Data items
----
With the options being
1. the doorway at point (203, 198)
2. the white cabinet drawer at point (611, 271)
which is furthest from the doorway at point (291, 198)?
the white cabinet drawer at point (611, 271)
----
* [Exercise requirements]: Output all of the material exactly as written.

* [Task result]:
With the options being
1. the doorway at point (203, 198)
2. the white cabinet drawer at point (611, 271)
which is furthest from the doorway at point (291, 198)?
the white cabinet drawer at point (611, 271)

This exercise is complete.